/OCR

Image pre-processing and OCR techniques with OpenCV and PyTesseract

Primary LanguageJupyter NotebookApache License 2.0Apache-2.0

OCR

Optical Character Recognition (OCR) is a current practice in Computer Vision. Several applications use OCR, for example, extraction of document information in the medical field, novices, and technical documentation. We can also use OCR for smart city applications, like traffic control of matriculation plates. Another point to know about OCR is the fact that we are also using the Natural Language Process (NLP). OCR is Computer Vision and NLP.

The blog of PyImageSearch introduces many techniques widely used to perform OCR. This repository is the result of a grabbing into the site. The codes of all examples posted are templates from PyImageSearch, but with proper modifications.

In total, this repository contains 10 folders. Each of them is about a specific subject of OCR. The main liraries used here are PyTesseract (built on Tesseract) and OpenCV. The repository is organized as follow:

1 - Simple OCR

The folder contains the file simple_OCR.ipynb, which is an introduction to OCR using PyTessaract (the main options to OCR simple documents).

2 - Digts Recognition

The file digts.ipynb shows how to recognize digits using PyTesseract and introduces the concept of white and black list.

3 - Text Orientation

Text orientation can be considered a pre-processing stage when building an OCR engine. In the file text_orientation.ipynb, we find how to perform text orientation using PyTesseract.

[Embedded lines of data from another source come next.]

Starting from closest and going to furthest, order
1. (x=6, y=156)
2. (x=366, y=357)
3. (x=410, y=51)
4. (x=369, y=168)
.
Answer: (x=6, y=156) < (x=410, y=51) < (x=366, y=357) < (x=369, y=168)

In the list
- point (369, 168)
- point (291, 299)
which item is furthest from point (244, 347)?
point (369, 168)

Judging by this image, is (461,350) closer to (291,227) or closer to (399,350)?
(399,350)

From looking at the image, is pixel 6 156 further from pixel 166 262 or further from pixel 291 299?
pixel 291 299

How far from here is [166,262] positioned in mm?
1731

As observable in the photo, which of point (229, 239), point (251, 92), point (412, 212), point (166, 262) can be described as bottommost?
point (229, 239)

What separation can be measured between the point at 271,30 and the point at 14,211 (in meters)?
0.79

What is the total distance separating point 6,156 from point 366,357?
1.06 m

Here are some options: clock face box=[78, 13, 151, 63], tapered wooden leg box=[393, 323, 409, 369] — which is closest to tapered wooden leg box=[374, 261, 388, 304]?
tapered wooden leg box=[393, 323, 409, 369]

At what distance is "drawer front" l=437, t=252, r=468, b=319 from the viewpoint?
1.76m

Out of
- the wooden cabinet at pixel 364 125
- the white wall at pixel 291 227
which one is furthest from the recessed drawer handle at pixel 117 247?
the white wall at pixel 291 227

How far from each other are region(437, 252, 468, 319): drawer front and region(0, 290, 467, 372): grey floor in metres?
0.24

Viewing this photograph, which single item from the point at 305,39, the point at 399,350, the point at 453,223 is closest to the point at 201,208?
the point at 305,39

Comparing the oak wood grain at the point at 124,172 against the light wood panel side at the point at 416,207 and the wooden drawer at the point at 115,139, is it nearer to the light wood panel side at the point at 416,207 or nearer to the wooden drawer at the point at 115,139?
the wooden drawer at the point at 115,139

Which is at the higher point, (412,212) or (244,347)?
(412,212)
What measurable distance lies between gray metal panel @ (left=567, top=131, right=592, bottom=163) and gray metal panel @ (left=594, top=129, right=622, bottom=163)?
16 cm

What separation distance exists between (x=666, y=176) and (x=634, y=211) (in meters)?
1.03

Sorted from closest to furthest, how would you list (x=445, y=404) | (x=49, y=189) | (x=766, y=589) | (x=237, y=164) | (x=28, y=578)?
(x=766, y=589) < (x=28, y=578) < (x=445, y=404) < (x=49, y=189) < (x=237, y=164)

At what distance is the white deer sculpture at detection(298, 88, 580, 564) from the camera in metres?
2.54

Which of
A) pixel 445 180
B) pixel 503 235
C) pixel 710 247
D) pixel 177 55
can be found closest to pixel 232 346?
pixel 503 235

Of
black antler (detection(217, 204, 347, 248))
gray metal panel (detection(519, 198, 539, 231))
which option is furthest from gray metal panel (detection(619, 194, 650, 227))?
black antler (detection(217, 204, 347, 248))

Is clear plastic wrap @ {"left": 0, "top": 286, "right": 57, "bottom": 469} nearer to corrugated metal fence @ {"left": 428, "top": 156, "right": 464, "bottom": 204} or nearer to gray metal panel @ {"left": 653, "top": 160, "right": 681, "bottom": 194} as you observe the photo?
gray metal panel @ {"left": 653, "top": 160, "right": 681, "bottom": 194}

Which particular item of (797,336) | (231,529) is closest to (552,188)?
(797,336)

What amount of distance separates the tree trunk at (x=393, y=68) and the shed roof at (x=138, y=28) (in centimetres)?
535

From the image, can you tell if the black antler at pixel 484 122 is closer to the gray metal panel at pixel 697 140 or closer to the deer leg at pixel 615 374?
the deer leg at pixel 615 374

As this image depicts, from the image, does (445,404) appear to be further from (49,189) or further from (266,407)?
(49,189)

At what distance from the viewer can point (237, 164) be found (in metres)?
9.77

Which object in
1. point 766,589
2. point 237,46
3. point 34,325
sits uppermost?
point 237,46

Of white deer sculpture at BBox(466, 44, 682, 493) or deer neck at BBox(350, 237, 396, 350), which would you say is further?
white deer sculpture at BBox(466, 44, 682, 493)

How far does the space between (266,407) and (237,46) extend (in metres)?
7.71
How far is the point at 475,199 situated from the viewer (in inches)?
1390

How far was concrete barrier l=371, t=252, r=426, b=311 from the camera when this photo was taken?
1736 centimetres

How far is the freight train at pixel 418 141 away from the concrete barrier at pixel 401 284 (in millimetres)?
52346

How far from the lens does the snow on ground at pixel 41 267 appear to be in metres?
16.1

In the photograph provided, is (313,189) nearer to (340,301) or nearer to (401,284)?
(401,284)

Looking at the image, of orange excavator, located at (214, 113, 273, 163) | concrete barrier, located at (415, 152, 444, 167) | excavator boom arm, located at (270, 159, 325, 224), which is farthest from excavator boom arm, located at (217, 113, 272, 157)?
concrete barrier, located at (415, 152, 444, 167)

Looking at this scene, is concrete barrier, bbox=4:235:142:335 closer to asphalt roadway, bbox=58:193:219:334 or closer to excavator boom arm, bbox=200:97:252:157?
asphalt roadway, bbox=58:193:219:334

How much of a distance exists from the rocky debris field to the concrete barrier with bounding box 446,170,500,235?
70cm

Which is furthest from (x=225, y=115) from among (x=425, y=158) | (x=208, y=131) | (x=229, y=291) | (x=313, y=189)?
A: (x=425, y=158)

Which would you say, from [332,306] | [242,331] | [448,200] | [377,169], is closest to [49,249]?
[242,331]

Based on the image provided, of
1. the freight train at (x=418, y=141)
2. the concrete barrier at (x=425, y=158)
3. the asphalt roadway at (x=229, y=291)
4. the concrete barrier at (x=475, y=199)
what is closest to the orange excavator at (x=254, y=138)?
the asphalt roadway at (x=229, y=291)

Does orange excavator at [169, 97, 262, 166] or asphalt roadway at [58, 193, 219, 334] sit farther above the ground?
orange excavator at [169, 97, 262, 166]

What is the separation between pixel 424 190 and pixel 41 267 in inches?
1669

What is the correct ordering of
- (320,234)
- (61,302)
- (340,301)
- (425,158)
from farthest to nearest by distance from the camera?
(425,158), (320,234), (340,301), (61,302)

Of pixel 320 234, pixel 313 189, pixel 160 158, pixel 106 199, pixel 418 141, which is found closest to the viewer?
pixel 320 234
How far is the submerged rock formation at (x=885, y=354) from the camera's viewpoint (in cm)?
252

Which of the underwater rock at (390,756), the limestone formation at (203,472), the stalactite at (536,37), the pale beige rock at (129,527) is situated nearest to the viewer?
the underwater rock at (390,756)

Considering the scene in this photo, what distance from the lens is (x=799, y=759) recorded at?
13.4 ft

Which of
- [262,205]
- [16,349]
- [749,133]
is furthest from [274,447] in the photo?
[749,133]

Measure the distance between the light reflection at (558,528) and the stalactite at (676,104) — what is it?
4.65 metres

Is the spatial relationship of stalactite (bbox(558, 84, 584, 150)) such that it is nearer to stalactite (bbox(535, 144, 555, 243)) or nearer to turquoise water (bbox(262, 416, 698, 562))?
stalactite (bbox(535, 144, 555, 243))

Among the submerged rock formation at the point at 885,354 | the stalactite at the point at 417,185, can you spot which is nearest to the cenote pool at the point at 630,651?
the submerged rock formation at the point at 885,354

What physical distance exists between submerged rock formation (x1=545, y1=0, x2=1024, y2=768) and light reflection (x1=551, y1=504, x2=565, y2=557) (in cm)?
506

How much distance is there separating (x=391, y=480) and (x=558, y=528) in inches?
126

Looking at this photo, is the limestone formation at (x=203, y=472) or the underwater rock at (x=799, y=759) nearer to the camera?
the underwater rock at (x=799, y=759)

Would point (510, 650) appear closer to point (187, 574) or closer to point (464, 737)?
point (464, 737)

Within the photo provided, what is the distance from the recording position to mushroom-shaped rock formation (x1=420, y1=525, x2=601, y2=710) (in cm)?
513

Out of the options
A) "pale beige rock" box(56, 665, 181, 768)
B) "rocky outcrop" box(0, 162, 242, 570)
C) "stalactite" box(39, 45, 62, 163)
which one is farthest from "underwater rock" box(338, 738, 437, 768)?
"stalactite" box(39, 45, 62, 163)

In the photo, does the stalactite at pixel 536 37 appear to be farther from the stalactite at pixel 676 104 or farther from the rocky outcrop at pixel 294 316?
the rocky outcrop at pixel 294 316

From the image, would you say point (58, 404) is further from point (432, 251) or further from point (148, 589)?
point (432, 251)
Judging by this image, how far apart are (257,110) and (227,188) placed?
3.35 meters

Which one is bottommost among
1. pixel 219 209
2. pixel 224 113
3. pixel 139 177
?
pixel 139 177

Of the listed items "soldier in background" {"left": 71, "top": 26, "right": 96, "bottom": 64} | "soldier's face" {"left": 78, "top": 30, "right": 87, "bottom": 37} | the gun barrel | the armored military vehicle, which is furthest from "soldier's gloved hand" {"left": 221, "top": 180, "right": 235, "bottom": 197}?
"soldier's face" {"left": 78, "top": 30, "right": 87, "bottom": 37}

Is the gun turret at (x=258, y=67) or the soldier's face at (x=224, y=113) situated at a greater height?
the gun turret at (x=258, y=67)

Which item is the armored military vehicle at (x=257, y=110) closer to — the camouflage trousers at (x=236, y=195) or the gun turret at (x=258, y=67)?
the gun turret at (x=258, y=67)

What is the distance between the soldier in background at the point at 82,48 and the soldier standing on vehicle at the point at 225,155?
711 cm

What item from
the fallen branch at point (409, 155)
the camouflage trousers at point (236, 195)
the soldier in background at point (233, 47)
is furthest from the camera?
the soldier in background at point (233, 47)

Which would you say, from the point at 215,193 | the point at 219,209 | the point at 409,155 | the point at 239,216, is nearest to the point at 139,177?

4 - Translation with Tesseract

Document translation can be performed using OCR for several languages. In the file OCR_translater.ipynb, we find an application to translate text. To perform it, we need to consider two essential libraries. The first is PyTesseract which will localize the text in the image (note: we need to set our OCR engine to recognizer non-English languages). The second library used is the TextBlob that performs the translations. In this example, we consider three languages: English, French, and Portuguese. You'll find two poems used for the test.

5 - Image pre-processing

Until now, we just have seen examples with ideal images. When we are confronted with real-word problems, images might present imperfections like noise, for example. PyTesseract works well given "good" images, on the other hand, the results can be not satisfactory. Using OpenCV, we can pre-process images eliminating the excess of information. In the file image-preprocessing.ipynb, we find the proper image pre-process based on the StackOverFlow question.

6 - MZR

Machine Zone Readable for the passports is another application of OCR. In this case, we consider some "toy passports" to extract the desired information. Once again, PyTesseract is not able to recognizer characters due to the image is not enough cleaned. We must pre-process the image with OpenCV to extract the region of interest and then use Pytesseract to recognize. You find the model in the file mzr.ipynb

7 - Template-matching

Templating matching is a technique to recognize characters in text from a pre-defined template. In this example, we explore the function template matching from OpenCV to recognize digits from Credit Card. The image template chosen for this task is the OCR-A font template. The results given by the model are the numbers and the kind of card, for example, Visa or MasterCard. Technical like this can offer efficient and practical scanners. You find the full model in the file template-matching.ipynb.

8 - Text Bounding Box

Using PyTesseract, we can recognize text in images. But if we want to draw the bounding box around the world is it possible? The answer is yes. With PyTessaract, we can obtain the bounding boxes to each detection and its confidence. For this example, we consider a simple image proposed by PyImageSearch. Additionally, I present an example of a noised image that requires a strong image pre-processing. You find the entire code in the file text_bounding_box.ipynb. I posted the same method on StackOverflow.

9 - Text Bounding Box with OpenCV (EAST)

Detecting text bounding boxes with PyTesseract imposes some limitations. For example, in a natural scene, some texts are rotated or vertical, these texts are not detected. To tackle this problem, we can use a pre-trained model with OpenCV. A related model to this task is EAST: An Efficient and Accurate Scene Text Detector. The model requires more lines of code than other examples exposed here. Generally speaking, we must detect and post-process the detections. There's a little module to post-process all detections, east. The East_and_Tessseract.ipynb contains the entire model.

10 - Text Detection and recognition

The combination of the EAST model and Tesseract is seminal for OCR tasks. While Tesseract can fail to detect rotated texts, the EAST model does it well. On the other hand, the EAST model only detects texts. To recognize the texts we must use Tesseract. This example is a complete guide on how to merge the EAST model and Tessaract. This technology can be used for a considerable number of OCR problems. Each problem has its specificities and demands changes in the code. The code is finde in the file Detect_and_OCR.ipynb.

Conclusions

The examples exposed here can be considered as a start point to deploy OCR models. Even if the cases are simple, most of the techniques used here can be deployed in a real-world problem. But the great conclusion is, we must have a model to detect and another model to recognize texts. Which model do we need to use? The task will require.